O vizinho do Sul

Passei o fim de semana em Ifrane, na Universidade Al Akhawayn, num seminário sobre geopolítica africana – Magrebe-África Subsaariana.

Olhamos pouco para este nosso vizinho antigo e estratégico, que é Marrocos. Com o eurocentrismo presumido e arrogante que foi também herança de Abril, habituámo-nos a olhar só para Bruxelas, pátria dos subsídios e do seguro democrático. Agora, tristes com as consequências da revolução, há quem a veja com raiva, como pátria da troika e deste Governo que os democratas de Abril, perdida a compostura, querem derrubar de qualquer maneira.

Em Ifrane sopravam outros ventos: Marrocos é uma nação muito antiga, um reino milenar independente, ainda mais velho que o reino de Portugal.

As dinastias sucederam-se ao longo do milénio e as relações com a Hispânia e os seus Estados foram também variáveis e tumultuosas. De lá vieram, em 711, Musa e Tarik, que com um exército de sírios e berberes que, graças à cumplicidade do conde Juliano, governador de Ceuta, passaram o Estreito e dominaram a Península.

E foi em Ceuta, em 1415, que D. João I e os infantes de Aviz começaram a expansão portuguesa.

Mas deixemos a História para nos ocuparmos dela. Marrocos, neste momento, é um caso singular num Magrebe que vive as consequências da frustrada primavera árabe:

Na Argélia, um quase octogenário e doente Boutflika, acabou por ser eleito Presidente, numas eleições boicotadas pela oposição; a Tunísia é uma terra de incógnitas, depois de aprovada a Constituição de 2014, sob o Governo dos islamistas 'moderados' da Ennahdha; a Líbia segue fragmentada e caótica; o Egipto voltou ao regime militar.
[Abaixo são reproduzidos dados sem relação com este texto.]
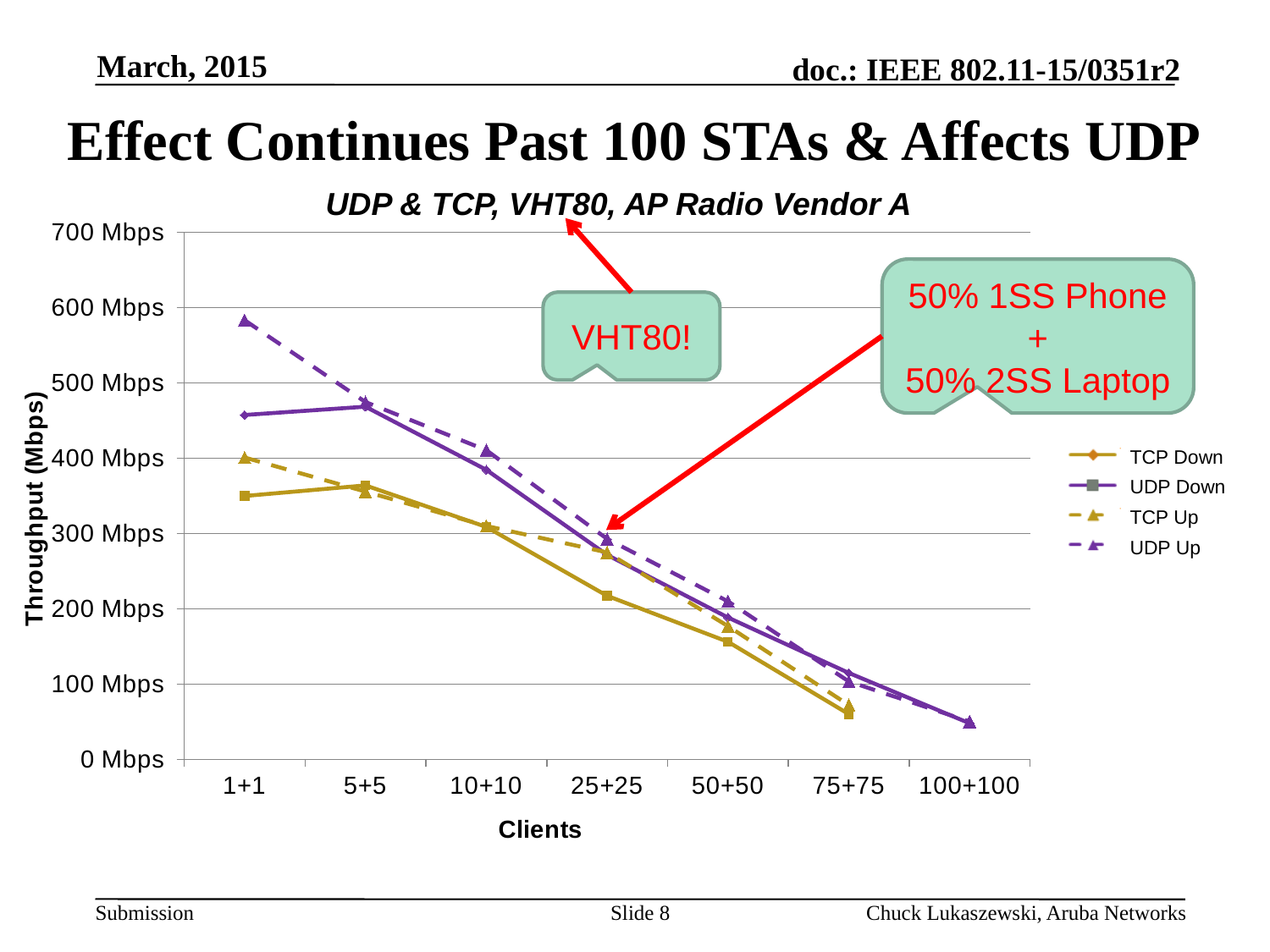
Is the value for UDP Up at 1+1 clients greater or less than 500 Mbps? greater Is the value for TCP Down at 75+75 clients greater or less than 100 Mbps? less Do the throughput values generally rise or fall as the number of clients increases? fall What kind of chart is shown on the slide? line chart What is the label of the y axis? Throughput (Mbps) At 1+1 clients, which is larger: UDP Up or TCP Down? UDP Up What is the title of the chart? UDP & TCP, VHT80, AP Radio Vendor A Is the value for UDP Down at 100+100 clients greater or less than 100 Mbps? less Which series has the highest throughput at 1+1 clients? UDP Up How many client configurations are shown along the x axis? 7 How many series does the legend list? 4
Marrocos conseguiu escapar a esta má sorte regional: a monarquia neutralizou pacificamente a vaga islâmico-radical e manteve um equilíbrio entre estabilidade e liberdades. Apesar de persistir a questão do Saara Ocidental, uma herança da Guerra Fria que a inércia e o lobby mantêm de pé, o país vira-se agora decisivamente para a África subsaariana e para o Atlântico. O rei Mohamed VI fez uma visita de três semanas a quatro países africanos – Mali, Costa do Marfim, Guiné-Conacri e Gabão – levando consigo uma comitiva de ministros e homens de negócios. Jogou também, estrategicamente, com o factor religioso. O soberano alauita é descendente do Profeta e 'comandante dos crentes'. Com ele, vai o Islão ortodoxo mas moderado de Marrocos, e a oferta aos clérigos dos países visitados de centenas de bolsas para estudarem no reino.

Marrocos tem a experiência e o músculo económico-financeiro – em áreas como a banca, a agricultura, a mineração, a construção civil – de que a África está carente.

A ofensiva marroquina ficou-se para já pela África francófona e próxima. Mas parece ser um começo. Por outro lado, há o Atlântico e as comunidades atlânticas da margem oeste africana e sul-americana, áreas que também têm, para nós, um apelo histórico-cultural muito importante. Faz sentido pensar nisto.